D57.42
BillableSickle-cell thalassemia beta zero without crisis
Last updated: FY2026 ICD-10-CM (Oct 1, 2025 – Sep 30, 2026) | CMS-HCC V28 (100% phase-in, PY2026)
Is D57.42 an HCC code?
Yes. D57.42 maps to Sickle Cell Anemia (Hb-SS) and Thalassemia Beta Zero under the CMS-HCC V28 risk adjustment model (and Severe Hematological Disorders under V24).
HCC Category Mapping
RAF weights shown are the community, non-dual, aged base weights from the CMS risk adjustment model file. Actual per-patient RAF contribution depends on member segment, interactions, and the model year used by the payer. V28 is the CMS-HCC model phased in over payment years 2024–2026; V24 remains in use during the transition and for historical data.
MEAT Criteria for D57.42
For D57.42 to count as a valid HCC diagnosis in a given encounter, the provider's documentation must show MEAT: Monitor, Evaluate, Assess, or Treat. A diagnosis from a prior year does not carry forward automatically — it has to be re-documented and supported each calendar year.
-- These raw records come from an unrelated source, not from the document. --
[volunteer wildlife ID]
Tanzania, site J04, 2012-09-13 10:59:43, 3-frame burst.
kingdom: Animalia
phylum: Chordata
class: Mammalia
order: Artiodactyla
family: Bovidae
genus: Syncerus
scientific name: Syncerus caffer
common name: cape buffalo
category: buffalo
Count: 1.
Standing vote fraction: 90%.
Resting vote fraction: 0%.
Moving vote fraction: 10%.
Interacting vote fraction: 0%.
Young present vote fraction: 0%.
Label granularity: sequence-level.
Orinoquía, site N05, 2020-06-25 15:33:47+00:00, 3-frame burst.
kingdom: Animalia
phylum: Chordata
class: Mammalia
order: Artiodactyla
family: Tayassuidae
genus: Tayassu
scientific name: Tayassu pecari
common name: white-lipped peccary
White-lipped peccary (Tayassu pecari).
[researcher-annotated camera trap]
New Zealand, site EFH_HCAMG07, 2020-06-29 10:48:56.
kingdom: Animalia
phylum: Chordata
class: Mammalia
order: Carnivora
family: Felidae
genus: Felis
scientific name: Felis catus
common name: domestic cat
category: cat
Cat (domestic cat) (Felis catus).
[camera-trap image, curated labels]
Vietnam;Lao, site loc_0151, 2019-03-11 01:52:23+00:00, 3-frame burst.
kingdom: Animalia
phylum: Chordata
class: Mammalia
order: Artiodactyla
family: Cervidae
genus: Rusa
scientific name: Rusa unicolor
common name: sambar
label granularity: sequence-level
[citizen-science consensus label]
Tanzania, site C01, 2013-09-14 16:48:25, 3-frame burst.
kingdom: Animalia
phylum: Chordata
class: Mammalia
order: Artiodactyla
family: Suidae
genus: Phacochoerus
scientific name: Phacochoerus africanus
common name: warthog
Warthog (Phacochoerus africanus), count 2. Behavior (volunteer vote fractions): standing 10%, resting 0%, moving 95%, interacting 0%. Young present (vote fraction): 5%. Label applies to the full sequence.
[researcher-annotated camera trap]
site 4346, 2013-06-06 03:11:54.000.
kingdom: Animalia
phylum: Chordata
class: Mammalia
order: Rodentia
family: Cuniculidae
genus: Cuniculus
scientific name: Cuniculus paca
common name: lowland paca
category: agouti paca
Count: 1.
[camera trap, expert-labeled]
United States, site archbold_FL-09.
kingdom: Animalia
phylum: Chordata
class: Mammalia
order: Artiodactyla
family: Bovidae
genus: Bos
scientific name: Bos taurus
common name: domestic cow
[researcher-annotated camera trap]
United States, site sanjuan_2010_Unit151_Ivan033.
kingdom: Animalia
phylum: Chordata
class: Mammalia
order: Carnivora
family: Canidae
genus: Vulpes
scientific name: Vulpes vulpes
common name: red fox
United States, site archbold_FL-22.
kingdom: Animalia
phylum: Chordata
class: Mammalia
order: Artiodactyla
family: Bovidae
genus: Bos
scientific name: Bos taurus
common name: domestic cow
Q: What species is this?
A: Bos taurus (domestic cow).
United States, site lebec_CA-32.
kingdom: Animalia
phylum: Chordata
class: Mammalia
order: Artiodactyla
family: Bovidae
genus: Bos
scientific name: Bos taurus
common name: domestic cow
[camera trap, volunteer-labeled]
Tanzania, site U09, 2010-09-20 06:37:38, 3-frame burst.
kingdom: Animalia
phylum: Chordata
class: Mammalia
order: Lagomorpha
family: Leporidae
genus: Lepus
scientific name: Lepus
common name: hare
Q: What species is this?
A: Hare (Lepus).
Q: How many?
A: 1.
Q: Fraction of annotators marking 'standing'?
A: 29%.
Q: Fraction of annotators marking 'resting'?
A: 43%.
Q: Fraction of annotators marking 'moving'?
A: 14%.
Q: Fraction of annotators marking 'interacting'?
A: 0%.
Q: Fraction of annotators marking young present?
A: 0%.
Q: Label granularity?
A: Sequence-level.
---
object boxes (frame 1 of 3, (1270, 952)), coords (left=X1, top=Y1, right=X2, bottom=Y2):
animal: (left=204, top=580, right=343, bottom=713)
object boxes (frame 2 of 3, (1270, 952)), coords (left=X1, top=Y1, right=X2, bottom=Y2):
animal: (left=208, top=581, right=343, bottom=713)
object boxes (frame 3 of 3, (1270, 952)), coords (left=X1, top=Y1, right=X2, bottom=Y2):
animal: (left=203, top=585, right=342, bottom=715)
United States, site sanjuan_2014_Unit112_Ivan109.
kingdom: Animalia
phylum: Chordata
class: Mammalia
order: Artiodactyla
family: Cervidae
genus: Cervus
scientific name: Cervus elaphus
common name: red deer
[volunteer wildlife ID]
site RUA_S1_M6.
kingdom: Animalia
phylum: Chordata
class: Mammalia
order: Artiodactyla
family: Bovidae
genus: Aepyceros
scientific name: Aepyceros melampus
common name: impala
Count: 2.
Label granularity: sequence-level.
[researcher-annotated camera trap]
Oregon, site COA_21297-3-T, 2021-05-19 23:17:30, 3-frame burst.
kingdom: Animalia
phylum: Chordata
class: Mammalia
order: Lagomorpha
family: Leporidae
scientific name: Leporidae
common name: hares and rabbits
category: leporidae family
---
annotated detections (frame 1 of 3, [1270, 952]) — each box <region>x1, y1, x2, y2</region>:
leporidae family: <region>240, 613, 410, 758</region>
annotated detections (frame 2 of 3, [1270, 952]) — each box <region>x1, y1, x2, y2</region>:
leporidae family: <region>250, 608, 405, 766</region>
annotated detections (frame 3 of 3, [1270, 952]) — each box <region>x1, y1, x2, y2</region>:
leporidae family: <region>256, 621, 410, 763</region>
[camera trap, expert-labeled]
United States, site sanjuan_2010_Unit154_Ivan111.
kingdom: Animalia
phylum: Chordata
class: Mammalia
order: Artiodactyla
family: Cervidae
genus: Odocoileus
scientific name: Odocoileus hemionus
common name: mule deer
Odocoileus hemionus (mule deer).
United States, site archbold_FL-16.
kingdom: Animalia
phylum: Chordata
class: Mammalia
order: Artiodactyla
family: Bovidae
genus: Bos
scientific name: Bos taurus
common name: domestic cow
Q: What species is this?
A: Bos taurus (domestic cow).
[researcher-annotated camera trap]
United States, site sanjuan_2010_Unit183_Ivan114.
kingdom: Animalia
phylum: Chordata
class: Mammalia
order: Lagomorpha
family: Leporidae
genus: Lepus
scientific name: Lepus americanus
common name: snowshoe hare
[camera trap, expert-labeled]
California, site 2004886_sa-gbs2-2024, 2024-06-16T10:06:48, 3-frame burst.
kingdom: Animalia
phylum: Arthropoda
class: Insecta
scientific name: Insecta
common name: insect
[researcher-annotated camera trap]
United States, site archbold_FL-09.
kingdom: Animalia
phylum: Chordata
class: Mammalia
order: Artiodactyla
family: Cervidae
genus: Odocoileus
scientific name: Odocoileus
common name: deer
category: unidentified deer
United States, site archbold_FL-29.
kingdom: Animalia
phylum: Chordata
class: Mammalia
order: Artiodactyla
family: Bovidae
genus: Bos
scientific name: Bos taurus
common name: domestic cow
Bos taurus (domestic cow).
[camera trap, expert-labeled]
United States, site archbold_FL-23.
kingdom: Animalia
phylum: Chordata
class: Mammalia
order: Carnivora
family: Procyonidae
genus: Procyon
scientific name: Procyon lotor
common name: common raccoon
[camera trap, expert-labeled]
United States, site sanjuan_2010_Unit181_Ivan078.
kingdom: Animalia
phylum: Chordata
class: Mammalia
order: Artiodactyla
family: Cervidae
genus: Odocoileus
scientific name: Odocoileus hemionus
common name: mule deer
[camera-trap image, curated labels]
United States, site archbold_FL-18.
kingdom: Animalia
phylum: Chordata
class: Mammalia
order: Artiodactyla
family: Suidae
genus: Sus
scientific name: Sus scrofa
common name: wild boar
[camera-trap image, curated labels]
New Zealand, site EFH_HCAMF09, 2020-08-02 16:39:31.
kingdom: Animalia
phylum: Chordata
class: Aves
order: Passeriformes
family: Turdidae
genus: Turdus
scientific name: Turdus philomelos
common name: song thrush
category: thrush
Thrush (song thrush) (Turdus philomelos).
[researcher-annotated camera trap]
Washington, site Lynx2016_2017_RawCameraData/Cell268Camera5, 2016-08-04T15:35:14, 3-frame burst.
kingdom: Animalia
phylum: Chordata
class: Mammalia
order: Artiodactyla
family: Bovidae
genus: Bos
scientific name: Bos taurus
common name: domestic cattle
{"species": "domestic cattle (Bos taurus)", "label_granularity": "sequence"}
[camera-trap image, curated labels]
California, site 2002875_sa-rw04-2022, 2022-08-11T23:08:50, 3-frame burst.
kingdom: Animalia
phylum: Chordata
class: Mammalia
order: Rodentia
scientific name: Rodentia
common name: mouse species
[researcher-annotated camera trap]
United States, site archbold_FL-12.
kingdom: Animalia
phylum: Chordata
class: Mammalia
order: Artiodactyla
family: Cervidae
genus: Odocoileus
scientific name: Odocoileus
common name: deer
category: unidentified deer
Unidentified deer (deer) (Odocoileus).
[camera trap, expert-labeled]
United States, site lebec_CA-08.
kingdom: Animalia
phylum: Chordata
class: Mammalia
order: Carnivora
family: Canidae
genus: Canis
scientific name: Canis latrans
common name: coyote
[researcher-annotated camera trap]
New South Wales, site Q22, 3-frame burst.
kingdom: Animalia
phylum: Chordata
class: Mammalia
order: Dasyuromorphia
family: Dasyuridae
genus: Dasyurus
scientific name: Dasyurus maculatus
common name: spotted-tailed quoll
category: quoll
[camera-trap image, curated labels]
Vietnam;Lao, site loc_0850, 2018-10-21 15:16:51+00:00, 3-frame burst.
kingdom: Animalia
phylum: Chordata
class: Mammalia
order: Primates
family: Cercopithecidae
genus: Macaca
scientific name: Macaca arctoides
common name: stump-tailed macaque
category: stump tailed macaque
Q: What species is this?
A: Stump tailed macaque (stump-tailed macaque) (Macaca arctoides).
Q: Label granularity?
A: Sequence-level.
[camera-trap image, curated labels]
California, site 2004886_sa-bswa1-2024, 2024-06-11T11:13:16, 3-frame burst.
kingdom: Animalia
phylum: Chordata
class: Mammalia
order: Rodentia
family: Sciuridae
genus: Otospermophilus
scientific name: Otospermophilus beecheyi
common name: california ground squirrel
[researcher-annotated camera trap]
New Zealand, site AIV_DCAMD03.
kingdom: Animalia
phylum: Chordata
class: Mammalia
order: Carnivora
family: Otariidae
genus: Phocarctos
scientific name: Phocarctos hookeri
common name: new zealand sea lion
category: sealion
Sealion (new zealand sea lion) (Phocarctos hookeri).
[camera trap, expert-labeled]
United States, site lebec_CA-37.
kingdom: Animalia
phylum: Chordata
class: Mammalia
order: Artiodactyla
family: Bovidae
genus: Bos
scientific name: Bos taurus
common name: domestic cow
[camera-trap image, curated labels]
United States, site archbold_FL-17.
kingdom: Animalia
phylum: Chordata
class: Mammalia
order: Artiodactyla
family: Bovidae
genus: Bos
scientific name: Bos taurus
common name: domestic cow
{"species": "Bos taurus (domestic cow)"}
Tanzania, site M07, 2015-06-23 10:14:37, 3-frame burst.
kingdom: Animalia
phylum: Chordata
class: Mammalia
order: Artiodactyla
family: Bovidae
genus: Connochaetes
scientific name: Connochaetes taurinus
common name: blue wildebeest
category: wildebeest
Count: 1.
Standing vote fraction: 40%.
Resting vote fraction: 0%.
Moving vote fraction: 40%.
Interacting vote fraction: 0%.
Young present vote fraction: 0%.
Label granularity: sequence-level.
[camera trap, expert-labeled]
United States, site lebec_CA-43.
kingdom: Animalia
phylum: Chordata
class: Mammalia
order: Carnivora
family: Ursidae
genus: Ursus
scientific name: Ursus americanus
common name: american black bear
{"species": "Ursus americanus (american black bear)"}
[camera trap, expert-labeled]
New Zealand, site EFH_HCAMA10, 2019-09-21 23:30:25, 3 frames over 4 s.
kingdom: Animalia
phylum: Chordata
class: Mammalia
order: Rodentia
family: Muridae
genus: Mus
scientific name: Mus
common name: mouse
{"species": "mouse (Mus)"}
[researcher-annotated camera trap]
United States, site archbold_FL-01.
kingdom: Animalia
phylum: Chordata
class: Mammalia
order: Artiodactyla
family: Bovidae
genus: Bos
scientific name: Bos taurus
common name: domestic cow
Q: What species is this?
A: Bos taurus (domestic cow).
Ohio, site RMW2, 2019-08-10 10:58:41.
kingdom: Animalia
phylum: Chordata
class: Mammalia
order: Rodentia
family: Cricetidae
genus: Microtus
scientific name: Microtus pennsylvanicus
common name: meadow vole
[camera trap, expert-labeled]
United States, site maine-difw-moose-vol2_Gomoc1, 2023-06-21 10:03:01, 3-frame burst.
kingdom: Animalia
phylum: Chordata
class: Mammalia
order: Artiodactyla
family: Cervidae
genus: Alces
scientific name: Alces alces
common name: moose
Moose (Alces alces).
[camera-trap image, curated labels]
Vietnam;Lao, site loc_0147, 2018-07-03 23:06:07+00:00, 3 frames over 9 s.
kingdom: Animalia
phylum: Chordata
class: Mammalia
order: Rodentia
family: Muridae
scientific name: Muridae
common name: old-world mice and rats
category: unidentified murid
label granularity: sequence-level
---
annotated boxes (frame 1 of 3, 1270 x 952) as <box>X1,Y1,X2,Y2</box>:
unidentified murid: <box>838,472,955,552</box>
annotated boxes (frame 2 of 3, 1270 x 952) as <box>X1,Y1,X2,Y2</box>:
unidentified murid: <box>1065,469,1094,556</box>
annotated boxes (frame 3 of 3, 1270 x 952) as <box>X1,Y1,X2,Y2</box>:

- MMonitor: signs, symptoms, disease progression, or lab trending documented in the note
- EEvaluate: test results, medication response, or physical findings reviewed by the provider
- AAssess: explicit mention in the assessment or plan with acknowledgment of status
- TTreat: medication, referral, procedure, therapy, or counseling tied to the diagnosis
Only one of M/E/A/T is required to support the code, but the documentation must be specific enough to show that the provider actually addressed D57.42 during that encounter — not just copy-forwarded from a problem list.
What This Code Means
D57.42 is the ICD-10-CM diagnosis code for sickle-cell thalassemia beta zero without crisis. This is a genetic blood disorder where a person has both sickle cell disease and a severe form of thalassemia (a condition affecting hemoglobin production), but they are not currently experiencing a painful crisis or acute complication. The person's red blood cells are abnormally shaped and their body cannot produce normal hemoglobin. D57.42 sits in the ICD-10-CM chapter for diseases of the blood and blood-forming organs and certain disorders involving the immune mechanism (d50-d89), within the section covering hemolytic anemias (d55-d59).
Under the CMS-HCC V28 risk adjustment model, D57.42 maps to Sickle Cell Anemia (Hb-SS) and Thalassemia Beta Zero (HCC 107) with a community, non-dual, aged base RAF weight of 0.727. Under the older CMS-HCC V24 model, D57.42 maps to Severe Hematological Disorders (HCC 46) with a community, non-dual, aged base RAF weight of 0.666. V28 is the CMS-HCC risk adjustment model that reached 100% phase-in for payment year 2026, replacing V24 which was used during the PY2024–PY2025 transition.
Use this code only when the patient has confirmed sickle-cell thalassemia beta zero and is NOT in crisis; if crisis is present, use D57.41 instead. Because D57.42 maps to a payment HCC, the provider's documentation must satisfy MEAT criteria (Monitor, Evaluate, Assess, or Treat) for the encounter to count toward the patient's Medicare Advantage risk adjustment score. When documentation is ambiguous, coders should issue a provider query rather than assume the highest-specificity variant.
HCC Buddy maintains structured V28 and V24 mapping, RAF weights, and MEAT documentation criteria for D57.42 sourced directly from the CMS-HCC risk adjustment model files and the CMS ICD-10-CM code set.
Coding Tips
- •Use this code only when the patient has confirmed sickle-cell thalassemia beta zero and is NOT in crisis; if crisis is present, use D57.41 instead
- •This is a combination diagnosis code that captures both conditions simultaneously, so do not code sickle cell disease and thalassemia separately
Clinical Significance
Sickle-cell thalassemia beta zero without crisis represents the chronic baseline state of patients who co-inherit a sickle hemoglobin gene and a beta-zero thalassemia gene (producing no beta-globin from the thalassemia allele). This genotype produces a clinical phenotype virtually identical to Hemoglobin SS disease because all beta-globin produced is the sickle variant. These patients have severe chronic hemolytic anemia, frequent vaso-occlusive crises, and the same organ damage risk as Hemoglobin SS patients.
Documentation Requirements
- ✓Documentation must confirm sickle-cell thalassemia beta zero genotype through hemoglobin electrophoresis (showing predominantly Hemoglobin S with elevated Hemoglobin F and absent Hemoglobin A) or molecular genetic testing.
- ✓Confirm no acute crisis at the encounter.
- ✓Record baseline hemoglobin, reticulocyte count, medications (hydroxyurea dosing), transfusion schedule, and comprehensive organ surveillance results including echocardiogram, renal function, ophthalmologic exam, and transcranial Doppler results.